* **TRAVAIL À FAIRE**:
Recopiez le texte fourni en commençant à "[1]               Le demandeur, François" et en terminant à "autre loi fédérale.". Remplacez chaque fois "demandeur" par "requérant".

---------- TEXTE FOURNI ----------

Référence : 2006 CF 918

Ottawa (Ontario), le 26 juillet 2006

EN PRÉSENCE DE MONSIEUR LE JUGE TEITELBAUM

 

 

ENTRE :

FRANÇOIS ALAIN MOUSSA

demandeur

et

 

LA COMMISSION DE L’IMMIGRATION ET DU STATUT DE RÉFUGIÉ

défenderesse

 

MOTIFS DU JUGEMENT ET JUGEMENT

 

[1]               Le demandeur, François Alain Moussa, demande le contrôle judiciaire, suivant l’article 18.1 de la Loi sur les Cours fédérales, L.R.C. 1985, ch. F‑7, de la décision rendue par la Commission canadienne des droits de la personne (la Commission) en date du 8 juillet 2005. Dans sa décision, rendue suivant l’alinéa 41(1)b) de la Loi canadienne sur les droits de la personne, L.R.C. 1985, ch. H‑6 (la LCDP), la Commission a rejeté la plainte déposée par le demandeur contre la défenderesse, la Commission de l’immigration et du statut de réfugié (la CISR), parce qu’elle estimait que la plainte pourrait avantageusement être instruite selon des procédures prévues par une autre loi fédérale.

---------- DONNÉES FOURNIES ----------

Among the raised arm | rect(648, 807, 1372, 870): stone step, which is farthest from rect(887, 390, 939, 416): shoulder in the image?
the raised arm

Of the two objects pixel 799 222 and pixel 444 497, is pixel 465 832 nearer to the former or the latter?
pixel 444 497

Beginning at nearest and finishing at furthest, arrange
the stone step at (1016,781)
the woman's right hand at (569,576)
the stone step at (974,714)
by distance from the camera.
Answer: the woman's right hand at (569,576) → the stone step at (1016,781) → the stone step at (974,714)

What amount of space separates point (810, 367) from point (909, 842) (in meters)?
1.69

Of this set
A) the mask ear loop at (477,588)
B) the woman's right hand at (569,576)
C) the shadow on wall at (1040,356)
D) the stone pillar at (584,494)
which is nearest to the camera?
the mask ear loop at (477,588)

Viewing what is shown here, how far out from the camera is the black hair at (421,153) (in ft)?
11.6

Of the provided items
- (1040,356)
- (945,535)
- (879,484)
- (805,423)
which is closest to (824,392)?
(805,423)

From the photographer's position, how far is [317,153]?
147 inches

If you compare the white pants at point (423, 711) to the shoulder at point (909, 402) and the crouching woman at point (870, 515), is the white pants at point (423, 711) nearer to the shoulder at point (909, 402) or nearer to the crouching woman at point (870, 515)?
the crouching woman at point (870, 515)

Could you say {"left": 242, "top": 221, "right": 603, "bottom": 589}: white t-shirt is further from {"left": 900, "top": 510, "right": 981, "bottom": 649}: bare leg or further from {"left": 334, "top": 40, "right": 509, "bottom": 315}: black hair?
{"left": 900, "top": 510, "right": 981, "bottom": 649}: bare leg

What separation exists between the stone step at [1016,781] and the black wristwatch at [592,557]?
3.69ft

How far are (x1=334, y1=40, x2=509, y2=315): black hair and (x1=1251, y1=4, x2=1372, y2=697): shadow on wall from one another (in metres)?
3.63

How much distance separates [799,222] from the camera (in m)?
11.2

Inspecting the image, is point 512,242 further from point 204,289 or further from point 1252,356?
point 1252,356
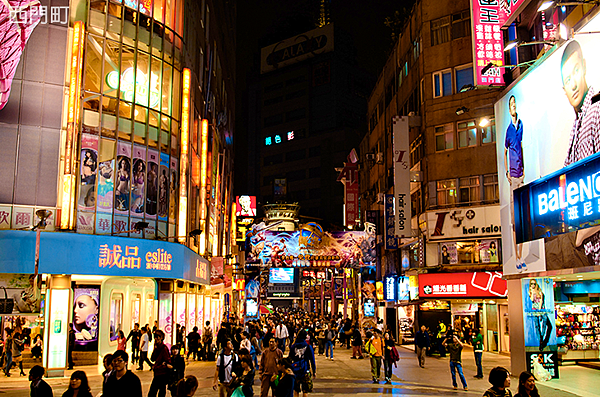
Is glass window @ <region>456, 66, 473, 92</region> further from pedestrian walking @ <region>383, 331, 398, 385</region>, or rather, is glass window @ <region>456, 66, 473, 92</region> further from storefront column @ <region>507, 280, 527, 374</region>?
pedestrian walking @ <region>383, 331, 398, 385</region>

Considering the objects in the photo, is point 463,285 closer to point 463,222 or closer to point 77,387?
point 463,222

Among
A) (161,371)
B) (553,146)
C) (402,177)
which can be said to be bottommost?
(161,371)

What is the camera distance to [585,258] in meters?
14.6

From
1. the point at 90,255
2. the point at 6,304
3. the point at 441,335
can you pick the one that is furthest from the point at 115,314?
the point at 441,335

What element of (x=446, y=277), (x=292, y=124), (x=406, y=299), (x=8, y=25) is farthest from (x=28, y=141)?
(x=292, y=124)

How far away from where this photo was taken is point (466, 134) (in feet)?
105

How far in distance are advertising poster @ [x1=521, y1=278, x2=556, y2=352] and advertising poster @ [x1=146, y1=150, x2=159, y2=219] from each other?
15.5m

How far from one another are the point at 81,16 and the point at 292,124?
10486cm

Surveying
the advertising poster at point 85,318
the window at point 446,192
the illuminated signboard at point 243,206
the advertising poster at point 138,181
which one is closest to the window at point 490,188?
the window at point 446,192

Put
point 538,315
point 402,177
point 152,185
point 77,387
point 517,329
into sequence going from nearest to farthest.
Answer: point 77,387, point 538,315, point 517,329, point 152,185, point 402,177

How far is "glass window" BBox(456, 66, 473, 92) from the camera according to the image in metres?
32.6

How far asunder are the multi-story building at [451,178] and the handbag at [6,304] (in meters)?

----------

* **CORRIGÉ**:
[1]               Le requérant, François Alain Moussa, demande le contrôle judiciaire, suivant l’article 18.1 de la Loi sur les Cours fédérales, L.R.C. 1985, ch. F‑7, de la décision rendue par la Commission canadienne des droits de la personne (la Commission) en date du 8 juillet 2005. Dans sa décision, rendue suivant l’alinéa 41(1)b) de la Loi canadienne sur les droits de la personne, L.R.C. 1985, ch. H‑6 (la LCDP), la Commission a rejeté la plainte déposée par le requérant contre la défenderesse, la Commission de l’immigration et du statut de réfugié (la CISR), parce qu’elle estimait que la plainte pourrait avantageusement être instruite selon des procédures prévues par une autre loi fédérale.